SOURCE TEXT Block Start

The Poet and the Mystic: Mark Doty 

I have long been an avid admirer of Mark Doty, who has written eloquently on a variety of subjects, in both poetry and prose. Recently, I have been reading his latest book, "Dog Years," which is a tribute to the gallant animal companions he has loved and lost over the years, and also a shrewd commentary on the key issues of our times. I strongly recommend this book, for its intelligence and wit and loving (but not sentimental) examination of the human-animal bond.

Reading this book led me to think once more about Mark as one who chose the path of the artist over that of the pure mystic/saint.

The Artist vs. the Mystic

Mark Doty once had an experience of ecstatic illumination. At the end of an acupuncture session, he was flooded with ecstasy and saw the world for what it is, an infinite field of light pulsating over and through all the objects that together comprise the material universe. He discovered what so many have written about and striven for: everything is light, everything is bathed in love.

I once experienced a somewhat similar experience, which I have tried to describe many times in various ways. When this pivotal illumination occurs, everything shifts into a new dimension, a different way of perceiving reality and oneself. It is as if all the moments of childhood and all that has gone before in one's life were collapsed into one, a single instant, like a breath or an exhalation, or a cutting glimpse into a lover's eye that tells the entire story. Colors now literally change hue, sound carries a different resonance.

For me, that moment was fate itself, consigning me forever into the ranks of those who abdicate insistent judgment (at least in these episodes of surrender), who are swept into the furious arms of an invisible lover, and thus are forever thereafter sworn to fealty and devotion to this utterly featureless but totally convincing reality. Not that I mind. Indeed not. Who would turn away from ecstasy, or the abrupt transition from the world of the mundane and usual into the hidden, secret places where final love prevails?

But Mark rejected the cosmic bargain, would not give up his innate right to observe and reveal the totality of what he saw, to become the gifted interpreter, the all seeing witness--even in the face of the ultimate, even as he was flooded with signs of election--indeed,what some in fact might term enlightenment itself. Who, moreover, could then translate those acute perceptions of what his attention selected as focus, into language chiseled and breathtaking, so that we too, mute auditors, could also partake of his vision, albeit vicariously.

How can we fault a male who reveals himself as a creature who (like us) weeps over possibly maudlin experience, when he, the ultimate Merlin of language, presents us a kind of etude or tone poem crafted from that experience, like some elegant masterwork composed in a lost century? How can we reject such delicacy of sensibility, such range of response? How can we not both admire and love Mark Doty? And, secretly, feel a kind of gratitude for his "sacrifice," his willingness to fore go the "nirvana" of absolute knowing for immersion in the provisional world of human affairs, the artist rather than the saint?

SOURCE TEXT Block End
GIVEN INFORMATION Block Start

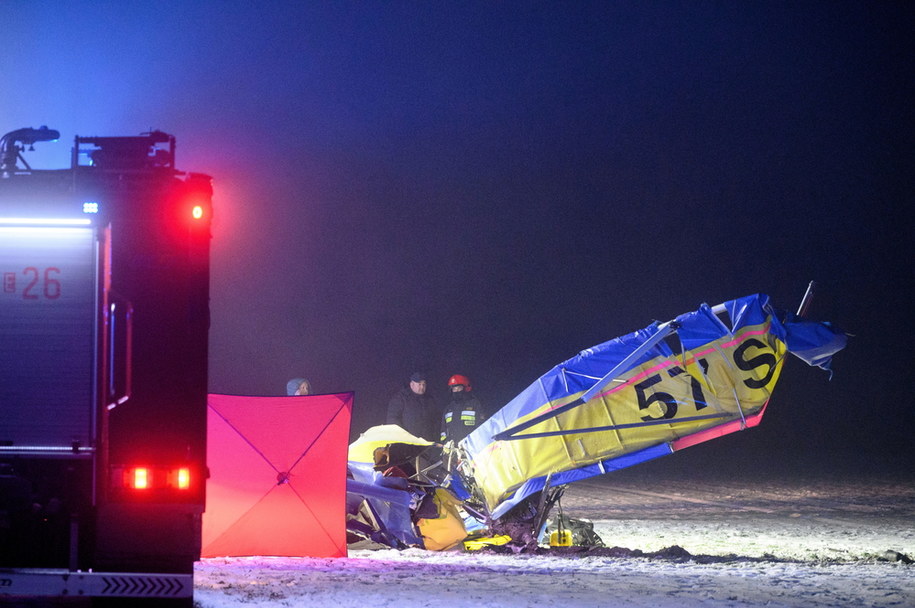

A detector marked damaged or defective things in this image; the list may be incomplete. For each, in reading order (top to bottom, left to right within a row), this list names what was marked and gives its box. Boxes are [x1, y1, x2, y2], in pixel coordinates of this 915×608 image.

torn fabric covering [202, 392, 352, 560]
torn fabric covering [466, 294, 852, 516]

GIVEN INFORMATION Block End

* YOUR OBJECTIVE:
Answer these about the essay on Mark Doty:
1. What is the title of the Doty book the writer has recently been reading?
2. At the end of what did Doty have his experience of ecstatic illumination?
3. In the final paragraph, what does Doty become "rather than the saint"?

* ANSWER SECTION:
1. "Dog Years"
2. An acupuncture session
3. The artist